Document passage:
· · · ·

I write about fed courts, not criminal law, so the Sentencing Guidelines are outside my bailiwick. But these amendments have been table talk at my house over the last several months because my husband is a federal prosecutor. And because I’m teaching Teague right now, the policy issues surrounding retroactivity in the post-conviction context are generally on my mind.
These amendments are apparently the first that the Sentencing Commission has ever made retroactive. (An explanation is here.) The Department of Justice estimates that over 20,000 inmates will file requests for a reduced sentence. There are a host of issues that arise with the retroactivity of these amendments. (And as you might surmise, the fact that my husband is a federal prosecutor very much concerned about the on-the-ground implications of retroactivity affects the issues that I see.)
Practically, are the courts, prosecutors, probation departments, and marshals equipped to deal with a 25% increase in the number of sentencings performed? Is the defendant entitled to an in-person hearing, obligating the United States marshals to transport the defendant from prison to the court where the sentence was originally imposed and obligating the courts to appoint counsel if the defendant cannot afford one? Legally, what issues can be relitigated? Although the amended Guideline seeks to limit reconsideration only to the impact of the change in the crack-cocaine offense level, courts are not bound to follow that guidance. In light of the recent Supreme Court decisions in Gall and Kimbrough, can a district judge properly refuse to consider the other sentencing factors identified by the Court at the resentencing? If a prosecutor did not seek an otherwise applicable sentencing enhancement in reliance on the hefty Guidelines score resulting from the fact that the offense involved crack cocaine, is the prosecutor entitled to now seek application of that enhancement? Would a prosecutor still be bound by a provision in a plea agreement in which he agreed to seek a sentence at the low end of the applicable sentencing range, where the Guidelines setting that range have changed? If a defendant waived his appellate rights in a plea agreement, does that waiver still apply after the resentencing? Regardless of the impact of such a waiver, what appellate rights exist?

· · · ·

Recorded information:
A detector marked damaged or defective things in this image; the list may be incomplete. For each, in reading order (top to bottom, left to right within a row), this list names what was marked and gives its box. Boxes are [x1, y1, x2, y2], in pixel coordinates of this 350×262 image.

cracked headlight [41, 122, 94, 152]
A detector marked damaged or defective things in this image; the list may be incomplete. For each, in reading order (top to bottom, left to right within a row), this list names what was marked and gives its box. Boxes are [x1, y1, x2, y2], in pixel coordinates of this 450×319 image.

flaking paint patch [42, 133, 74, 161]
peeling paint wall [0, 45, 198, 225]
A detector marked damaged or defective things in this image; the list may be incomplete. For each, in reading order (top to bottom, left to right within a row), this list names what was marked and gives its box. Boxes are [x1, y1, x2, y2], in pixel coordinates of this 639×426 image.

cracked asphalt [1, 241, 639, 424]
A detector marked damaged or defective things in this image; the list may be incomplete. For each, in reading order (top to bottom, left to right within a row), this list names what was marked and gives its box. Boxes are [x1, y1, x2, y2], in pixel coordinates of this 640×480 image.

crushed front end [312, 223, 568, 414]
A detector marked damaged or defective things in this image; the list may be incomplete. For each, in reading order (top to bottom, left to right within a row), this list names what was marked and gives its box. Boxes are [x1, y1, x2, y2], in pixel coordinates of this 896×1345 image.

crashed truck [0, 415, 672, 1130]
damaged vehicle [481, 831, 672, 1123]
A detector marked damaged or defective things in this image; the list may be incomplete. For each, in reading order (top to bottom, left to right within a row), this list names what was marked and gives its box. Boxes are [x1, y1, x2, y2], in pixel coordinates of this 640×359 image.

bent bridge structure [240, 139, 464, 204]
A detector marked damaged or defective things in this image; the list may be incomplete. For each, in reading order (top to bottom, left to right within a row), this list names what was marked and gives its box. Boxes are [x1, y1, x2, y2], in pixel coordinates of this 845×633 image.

· · · ·

Work to complete:
1. According to the passage on the sentencing amendments, how many inmates does the Department of Justice estimate will file requests for a reduced sentence?
2. Proceed with the passage on the retroactive sentencing amendments, writing on from its final sentence.
The rows bear no relation to the passage on the sentencing amendments.

Outputs by task:
1. Over 20,000 inmates.

2.
This retroactive change also underscores what seems to me an irony in the current federal sentencing regime. The courts must consider requests for new sentences based on amendments to the Guidelines, but because the Guidelines are not mandatory, the courts need not modify the sentences unless they so choose.
Does someone who knows more about this than I do have ideas about how the retroactive aspect of these amendments will be implemented? Was retroactivity a wise call?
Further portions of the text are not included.